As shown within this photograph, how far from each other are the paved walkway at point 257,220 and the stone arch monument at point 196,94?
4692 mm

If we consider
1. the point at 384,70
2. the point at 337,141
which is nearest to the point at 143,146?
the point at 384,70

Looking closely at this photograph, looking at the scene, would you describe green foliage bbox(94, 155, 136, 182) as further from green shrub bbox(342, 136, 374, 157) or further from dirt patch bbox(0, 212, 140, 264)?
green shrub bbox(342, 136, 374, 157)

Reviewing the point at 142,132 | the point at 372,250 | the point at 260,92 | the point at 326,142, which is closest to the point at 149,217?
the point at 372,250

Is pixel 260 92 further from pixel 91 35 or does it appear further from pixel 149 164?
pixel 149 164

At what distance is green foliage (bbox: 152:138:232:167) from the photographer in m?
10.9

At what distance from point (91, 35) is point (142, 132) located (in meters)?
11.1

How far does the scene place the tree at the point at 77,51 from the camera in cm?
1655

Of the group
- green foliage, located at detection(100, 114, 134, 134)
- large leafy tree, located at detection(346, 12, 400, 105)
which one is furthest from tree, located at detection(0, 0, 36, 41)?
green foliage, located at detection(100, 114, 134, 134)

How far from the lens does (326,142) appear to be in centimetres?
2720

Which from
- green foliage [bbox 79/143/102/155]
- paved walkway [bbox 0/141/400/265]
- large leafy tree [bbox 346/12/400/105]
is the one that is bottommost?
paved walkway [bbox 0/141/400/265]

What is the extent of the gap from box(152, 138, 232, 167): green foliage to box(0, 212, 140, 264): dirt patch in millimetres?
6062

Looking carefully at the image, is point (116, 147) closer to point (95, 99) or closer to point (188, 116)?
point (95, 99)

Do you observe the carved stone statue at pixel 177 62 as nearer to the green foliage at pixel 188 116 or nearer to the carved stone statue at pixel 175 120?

## PROBLEM REQUIREMENTS
Return all of the material above line for line, reproducing each one without any change.

## CORRECT ANSWER
As shown within this photograph, how far from each other are the paved walkway at point 257,220 and the stone arch monument at point 196,94?
4692 mm

If we consider
1. the point at 384,70
2. the point at 337,141
which is nearest to the point at 143,146?
the point at 384,70

Looking closely at this photograph, looking at the scene, would you describe green foliage bbox(94, 155, 136, 182) as further from green shrub bbox(342, 136, 374, 157) or further from dirt patch bbox(0, 212, 140, 264)?
green shrub bbox(342, 136, 374, 157)

Reviewing the point at 142,132 | the point at 372,250 | the point at 260,92 | the point at 326,142, which is closest to the point at 149,217?
the point at 372,250

Is pixel 260 92 further from pixel 91 35 or does it appear further from pixel 149 164?
pixel 149 164

At what distance is green foliage (bbox: 152:138:232:167) from the photographer in m?
10.9

At what distance from point (91, 35) is point (142, 132) located (in meters)?
11.1

How far does the scene place the tree at the point at 77,51 from the camera in cm?
1655

Of the group
- green foliage, located at detection(100, 114, 134, 134)
- large leafy tree, located at detection(346, 12, 400, 105)
which one is furthest from tree, located at detection(0, 0, 36, 41)?
green foliage, located at detection(100, 114, 134, 134)

How far from the lens does (326,142) appear to be in centimetres?
2720

Which from
- green foliage [bbox 79/143/102/155]
- paved walkway [bbox 0/141/400/265]
- large leafy tree [bbox 346/12/400/105]
is the one that is bottommost?
paved walkway [bbox 0/141/400/265]

What is the extent of the gap from box(152, 138, 232, 167): green foliage to box(0, 212, 140, 264): dirt patch in millimetres?
6062

Looking carefully at the image, is point (116, 147) closer to point (95, 99) or closer to point (188, 116)?
point (95, 99)

Do you observe the carved stone statue at pixel 177 62 as nearer to the green foliage at pixel 188 116 or nearer to the carved stone statue at pixel 175 120?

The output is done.